Difficult geological and mining conditions as well as great stresses in the rock mass result in significant deformations of the rocks that surround the workings and also lead to the occurrence of tremors and rock bursts. Yielding steel arch support has been utilised in the face of hard coal extraction under difficult conditions for many years, both in Poland and abroad. A significant improvement in maintaining gallery working stability is achieved by increasing the yielding support load capacity and work through bolting; however, the use of rock bolts is often limited due to factors such as weak roof rock, significant rock mass fracturing, water accumulation, etc. This is why research and design efforts continue in order to increase yielding steel arch support resistance to both static and dynamic loads. Currently, the most commonly employed type of yielding steel arch support is a support system with frames constructed from overlapping steel arches coupled by shackles. The yield of the steel frame is accomplished by means of sliding joints constructed from sections of various profiles (e.g. V, TH or U-type), which slip after the friction force is exceeded; this force is primarily dependent on the type of shackles and the torque of the shackle screw nuts.

This article presents the static bench testing results of ŁP10/V36/4/A, ŁP10/V32/4/A and ŁP10/V29/4/A yielding steel arch support systems formed from S480W and S560W steel with increased mechanical properties. The tests were conducted using 2 and 3 shackles in the joint, which made it possible to compare the load capacities, work values and characteristics of various types of support. The following shackle screw torques were used for the tests:

• Md = 500 Nm – for shackles utilised in the support constructed from V32 and V36 sections.

• Md = 400 Nm – for shackles utilised in the support constructed from V29 sections.

The shackle screw torques used during the tests were greater compared to the currently utilised standard shackle screw torques within the range of Md = 350-450 Nm.

Dynamic testing of the sliding joints constructed from V32 section with 2 and 3 shackles was also performed. The SD32/36W shackles utilised during the tests were produced in the reinforced versions and manufactured using S480W steel.

Since comparative testing of a rock bolt-reinforced steel arch support system revealed that the bolts would undergo failure at the point of the support yield, a decision was made to investigate the character of the dynamics of this phenomenon. Consequently, this article also presents unique measurement results for top section acceleration values registered in the joints during the conduction of support tests at full scale.

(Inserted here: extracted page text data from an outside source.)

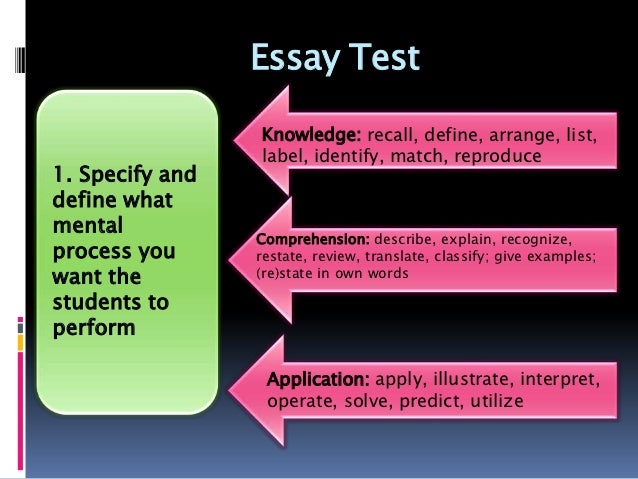 Essay Test

1. Specify and define what mental process you want the students to perform

Knowledge: recall, define, arrange, list, label, identify, match, reproduce

Comprehension: describe, explain, recognize, restate, review, translate, classify; give examples; (re)state in own words

Application: apply, illustrate, interpret, operate, solve, predict, utilize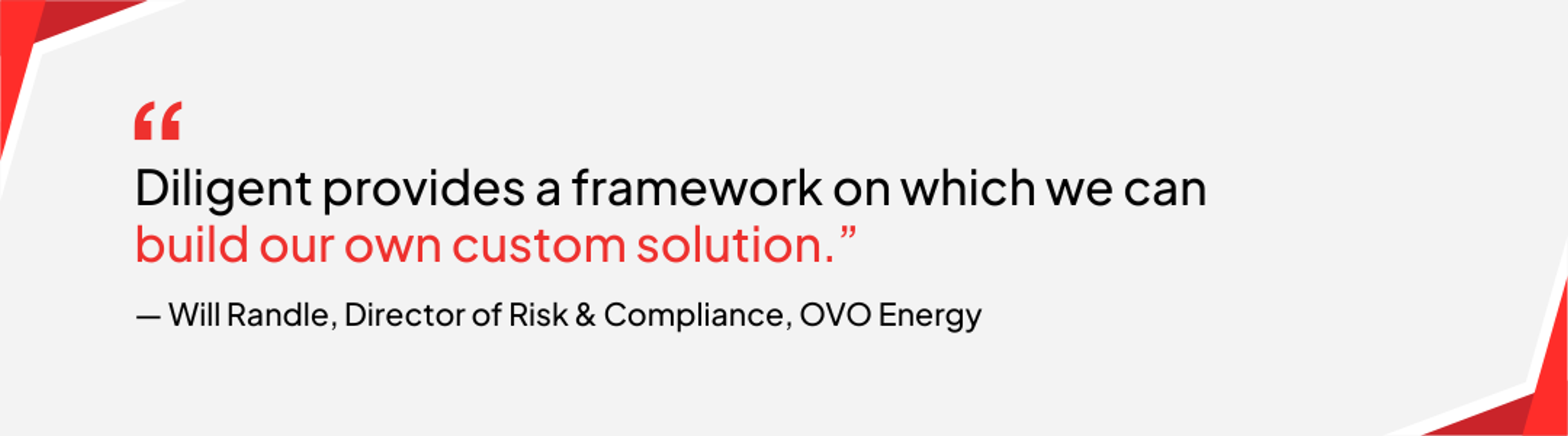 “
Diligent provides a framework on which we can build our own custom solution.”

— Will Randle, Director of Risk & Compliance, OVO Energy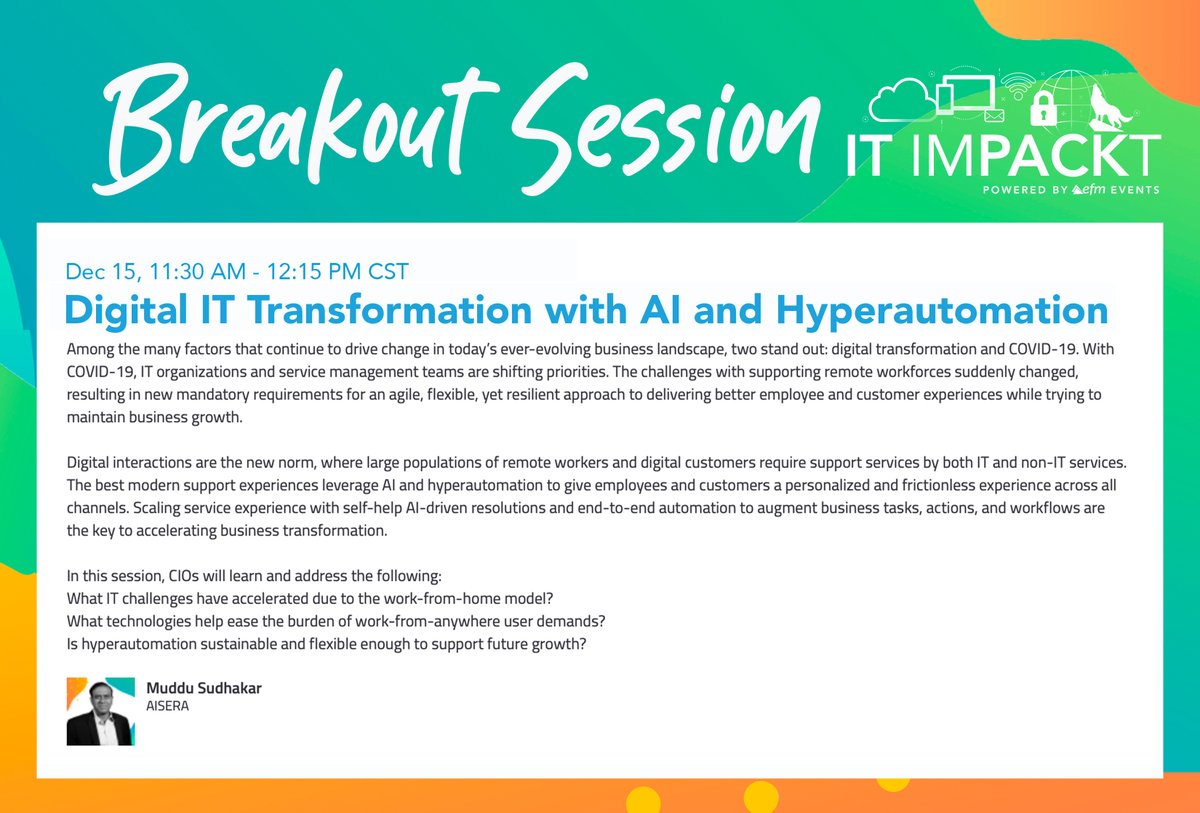 Breakout Session

IT IMPACKT
POWERED BY efm EVENTS

Dec 15, 11:30 AM - 12:15 PM CST

Digital IT Transformation with AI and Hyperautomation

Among the many factors that continue to drive change in today's ever-evolving business landscape, two stand out: digital transformation and COVID-19. With COVID-19, IT organizations and service management teams are shifting priorities. The challenges with supporting remote workforces suddenly changed, resulting in new mandatory requirements for an agile, flexible, yet resilient approach to delivering better employee and customer experiences while trying to maintain business growth.

Digital interactions are the new norm, where large populations of remote workers and digital customers require support services by both IT and non-IT services. The best modern support experiences leverage AI and hyperautomation to give employees and customers a personalized and frictionless experience across all channels. Scaling service experience with self-help AI-driven resolutions and end-to-end automation to augment business tasks, actions, and workflows are the key to accelerating business transformation.

In this session, CIOs will learn and address the following:
What IT challenges have accelerated due to the work-from-home model?
What technologies help ease the burden of work-from-anywhere user demands?
Is hyperautomation sustainable and flexible enough to support future growth?

Muddu Sudhakar
AISERA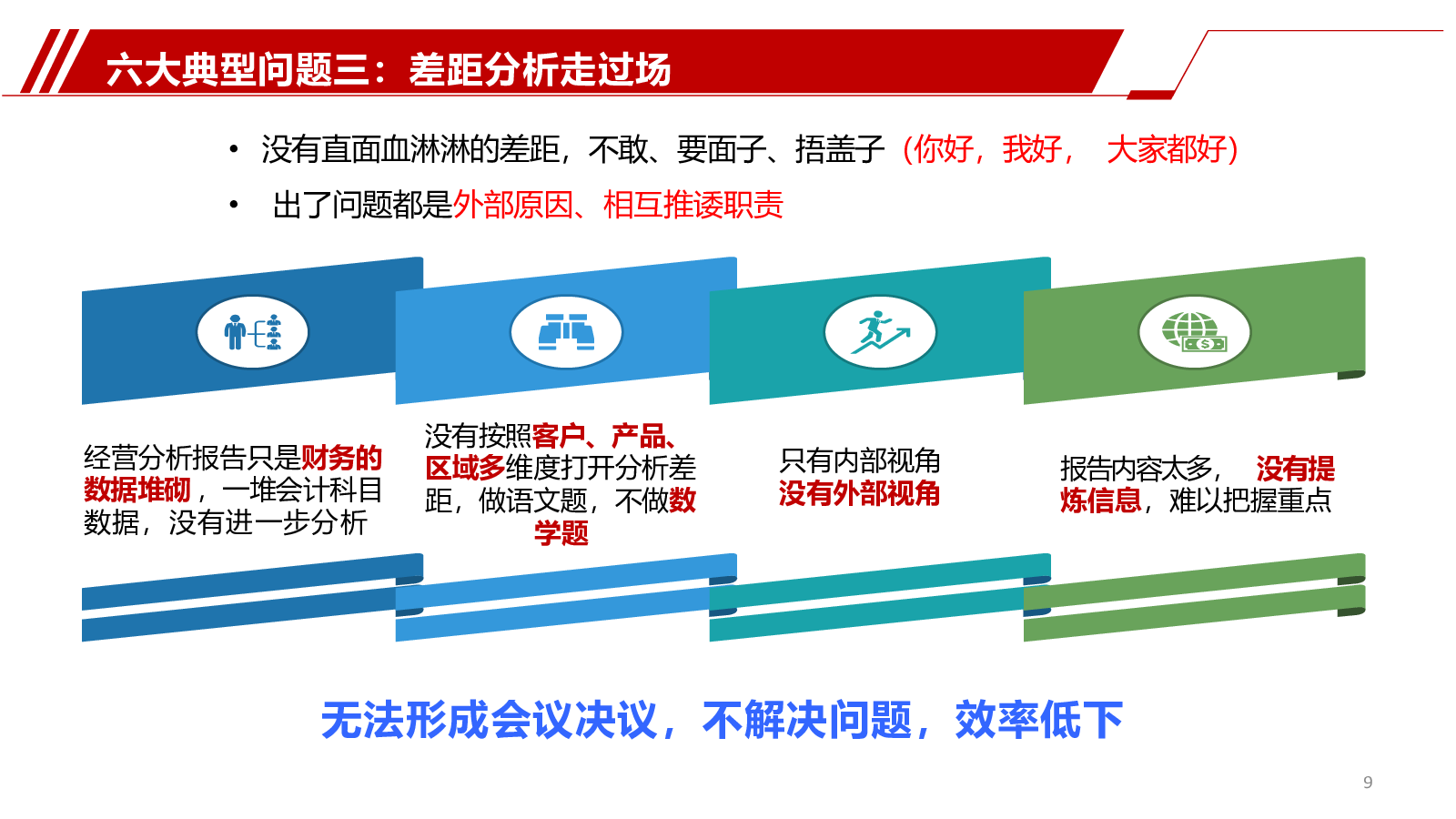 六大典型问题三：差距分析走过场

• 没有直面血淋淋的差距，不敢、要面子、捂盖子（你好，我好， 大家都好）

• 出了问题都是外部原因、相互推诿职责

经营分析报告只是财务的数据堆砌，一堆会计科目数据，没有进一步分析

没有按照客户、产品、区域多维度打开分析差距，做语文题，不做数学题

只有内部视角
没有外部视角

报告内容太多， 没有提炼信息，难以把握重点

无法形成会议决议，不解决问题，效率低下

9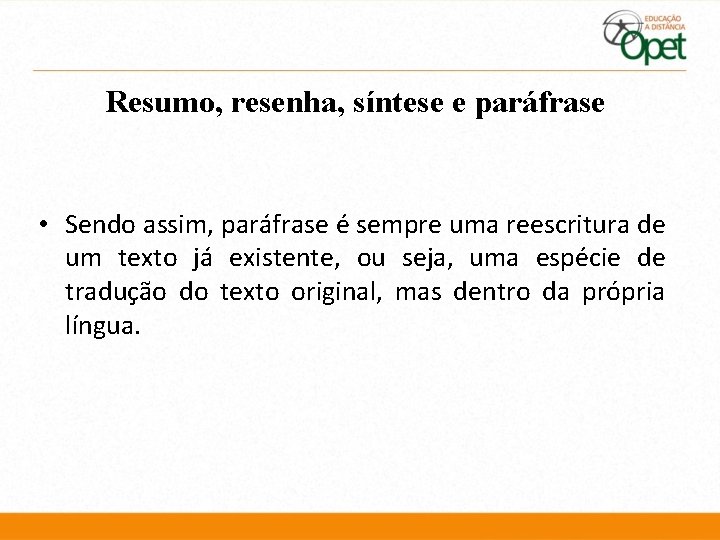 EDUCAÇÃO A DISTÂNCIA
Opet

Resumo, resenha, síntese e paráfrase

• Sendo assim, paráfrase é sempre uma reescritura de um texto já existente, ou seja, uma espécie de tradução do texto original, mas dentro da própria língua.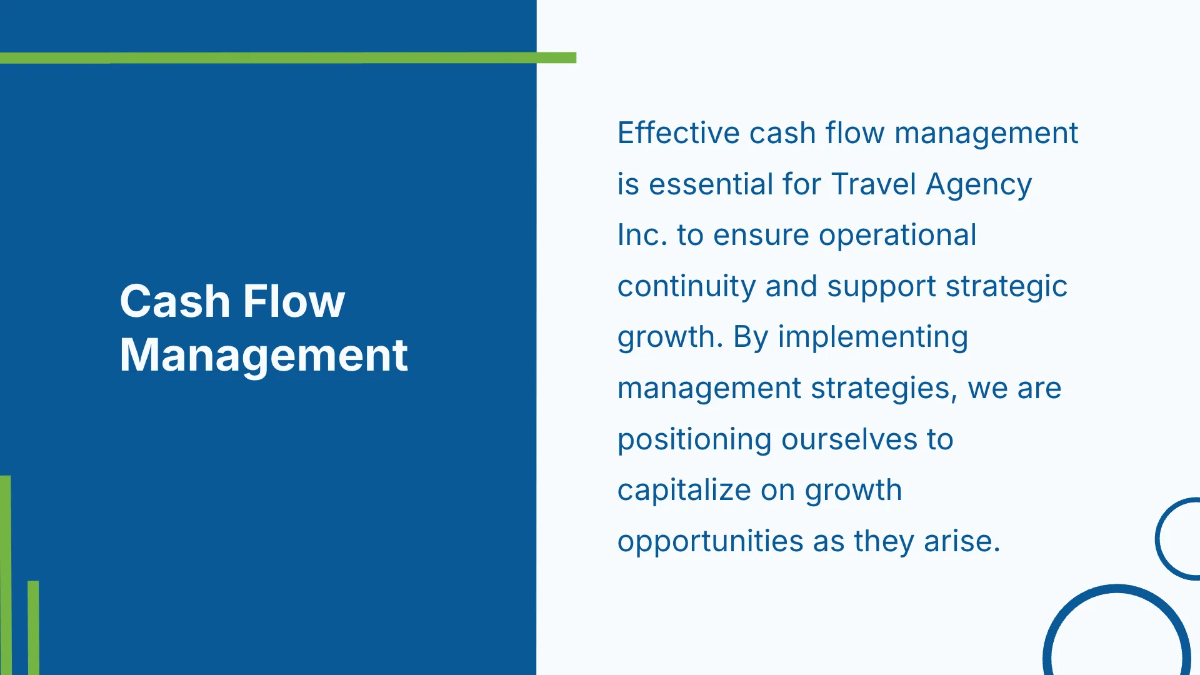 Cash Flow Management

Effective cash flow management is essential for Travel Agency Inc. to ensure operational continuity and support strategic growth. By implementing management strategies, we are positioning ourselves to capitalize on growth opportunities as they arise.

Filming the yield in the joint using high-speed video and thermal cameras made it possible to register the dynamic characteristics of the joint heating process at the arch contact point as well as the mechanical sparks that accompanied it. Considering that these phenomena have thus far been poorly understood, recognising their significance is of great importance from the perspective of occupational safety under the conditions of an explosive atmosphere, especially in the light of the requirements of the new standard EN ISO 80079-36:2016, harmonised with the ATEX directive.